Text Analysis

Author

Tiffany Sun

Last updated

May 6, 2025

We can uncover meaningful insights and patterns about the tens of thousands of games people play on STEAM through text analysis. What are the prominent patterns in game descriptions? What words and sentimental patterns appear the most common in all game descriptions combined? Do text tell us the differences and similarities of released games through the passage time? In what ways can we apply these findings?

Analysis Process

To address these inquiries, I analyzed text through predominantly word-clouds and bar-charts. Word clouds are achieved through the package (Timdream 2018) Games with only english text are included. Words excluded definitively are stop words. In some visualizations, words without AFINN values are excluded to place emphasis on analyzing sentiment across text. A total of eight datasets were used for this analysis, five were to explore the differences in text across time and were achieved through dynamic variables in a for-loop, which I was aided by (Globe 2020)

Variables Explored:

There are four main variables that are explored in various visualizations:

  • word - Singular words extracted from game’s descriptions.

  • year - A categorical variable of time.

  • n - Count of instances, which in this context refer to words.

  • value - AFINN Sentimental Value

Packages Utilized:

  • tidyverse

  • readr

  • wordcloud2

  • RColorBrewer

  • plotly

AFINN:

AFINN, developed by Finn Arup Nielson, is a lexicon (list) of words rated for their emotional valence. Each word can be assigned to a value from -5 to +5, with negative values indicative of negative sentiments and positive values indicative of positive sentiments. For instance, words such as “happy”, “adventurous”, and “magic” would have positive values, while words like “disgust’ and”evil” would have negative values.

Stop Words:

Stop words are essentially your everyday words that don’t really contribute to meanings or ideas. They include articles such as “the” and “is”.

Note

Disclaimer: Visualizations exclude most games which descriptions are in other languages.

Overall Analysis

Word Cloud

This word cloud represents words in all Steam games’ descriptions excluding those of other languages AND are associated with their corresponding sentimental values. Hover to see the prevalence of each word.

Figure 1

Top Ten Sentimental Words Across 5 Year Intervals

Explore the top 10 most common sentimental words found in all recorded STEAM games across time! I decided to visualize the top ten words found in games released the following years to explore and determine potential differences and similarities found after each five years intervals: 2005, 2010, 2015, 2020, and 2025.

Note

Disclaimer: The color feature was assisted with support from StackOverflow (benson23 2023)

Figure 2: 2025’s Top Ten

Figure 3: 2020’s Top 10

Figure 4: 2015’s Top 10

Figure 5: 2010’s Top 10

Figure 6: 2005’s Top 10

Game-Specific Analysis

While it can be informative to see patterns and trends from a VERY big picture, potential crucial, small details may go unnoticed.

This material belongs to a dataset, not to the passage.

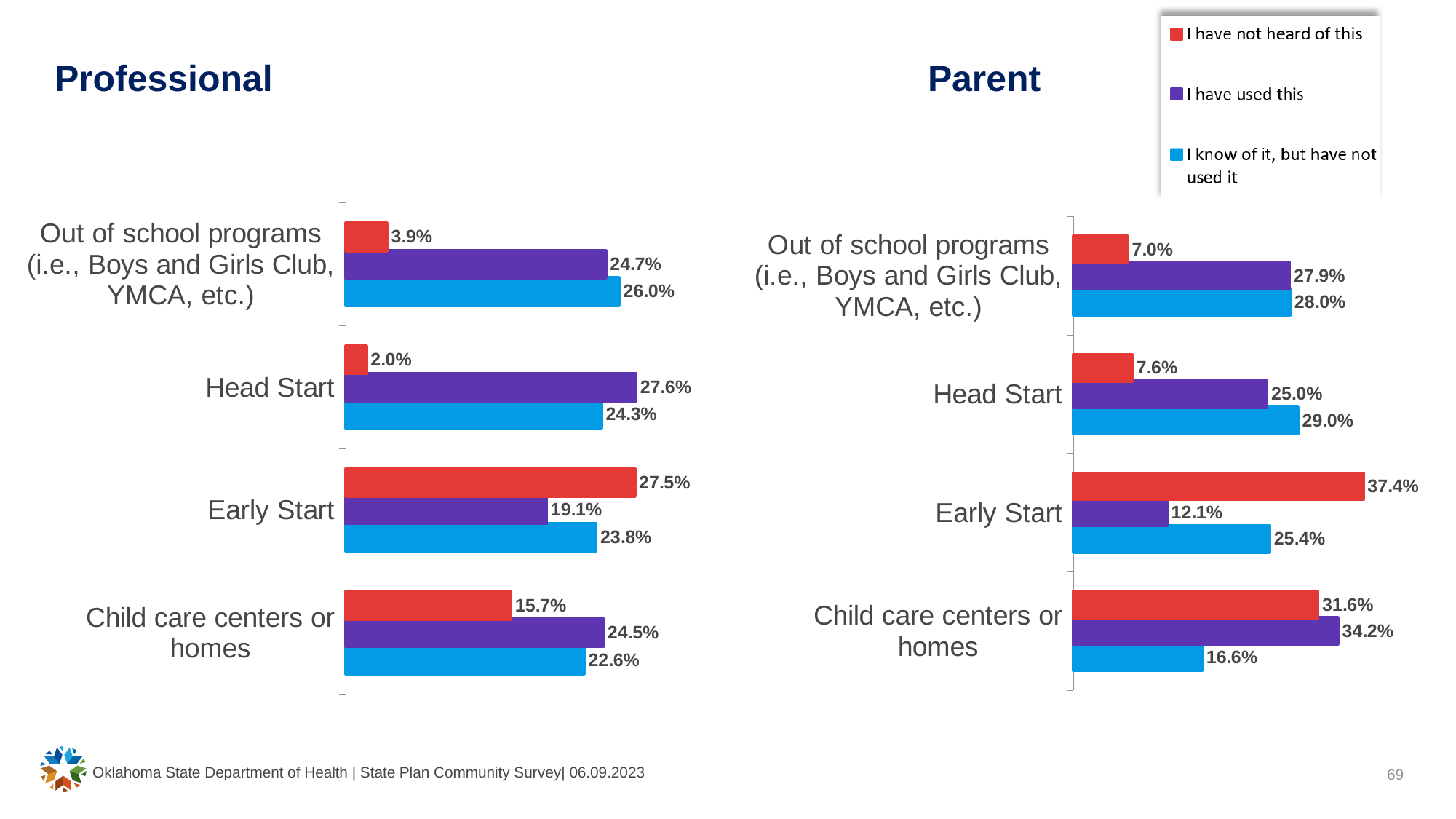
In the Parent chart, what is the difference between 'I have not heard of this' and 'I have used this' for Early Start? 25.3% In the Parent chart, what is the value for 'I have not heard of this' for Early Start? 37.4% In the Parent chart, what is the value for 'I know of it, but have not used it' for Child care centers or homes? 16.6% How many series does the legend list? 3 How many categories are shown in the Parent chart? 4 In the Professional chart, what is the value for 'I have used this' for Head Start? 27.6% In the Professional chart, which is larger for Early Start: 'I have used this' or 'I know of it, but have not used it'? I know of it, but have not used it In the Professional chart, which category has the lowest value for 'I have not heard of this'? Head Start In the Parent chart, which category has the highest value for 'I have used this'? Child care centers or homes What kind of chart is the Professional chart? Bar chart Which colour represents 'I have used this' in the legend? Purple In the Professional chart, which category has the highest value for 'I have not heard of this'? Early Start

Elder Scrolls vs. Grand Auto Theft?

If you explored Surya’s General Top Ten Network, you’ll notice that game series Elder Scrolls and Grand Auto Theft are two of the most top Metacritic rated games. This poses a few questions: What textual commonalites do they both share that may contribute to their high ratings? What does that say about STEAM’s audience?

Figure 7

Hover to see the word associated with the value.

Figure 8

Figure 9

Hover to see the word associated with the value.

Figure 10

It’s interesting to see that while both games differ in terms of settings and their overall themes, they share several terms, one especially is “world”. Other terms such as “characters” and “explore” hint their similarity as games that empower players to roam in their respective realms and engage in roleplaying. Perhaps this similarity also contribute to their statuses as top rated games, as these games that enable high immersive interaction and exploration may appeal to most of STEAM’s audience. While there are many similarities, a noticeable difference between the two games lies in their average sentimental values. Elder Scrolls IV has a balanced mixture of both positive and negative words while Grand Theft Auto V has more positive words.

Take-Aways

A recurring theme found in most words is action. Whether it be analyzing game descriptions from big, small, or chronological scale, I tend to see most words related to action. Additionally, prevalent words that have a negative AFINN values are typically about challenges such as combat or war while those with positive AFINN values are typically descriptive- “fun”, “glory”, “powerful”, etc. What piqued my curiosity was the fact that prevalent words remain similar across time, and there were several that even stayed in the top 10. Perhaps this is due to the fact that action games tend to be more popular, as reinforced by my partners’ analyses. Action games entice players with prospects of fun challenges and immersive exploration. Hence, more games that are released are in the genre of action than others genres. Overall, textual analysis can be used to reveal trends and insights such as those uncovered in this project, which can contribute to market research in the field of entertainment such as video-games production.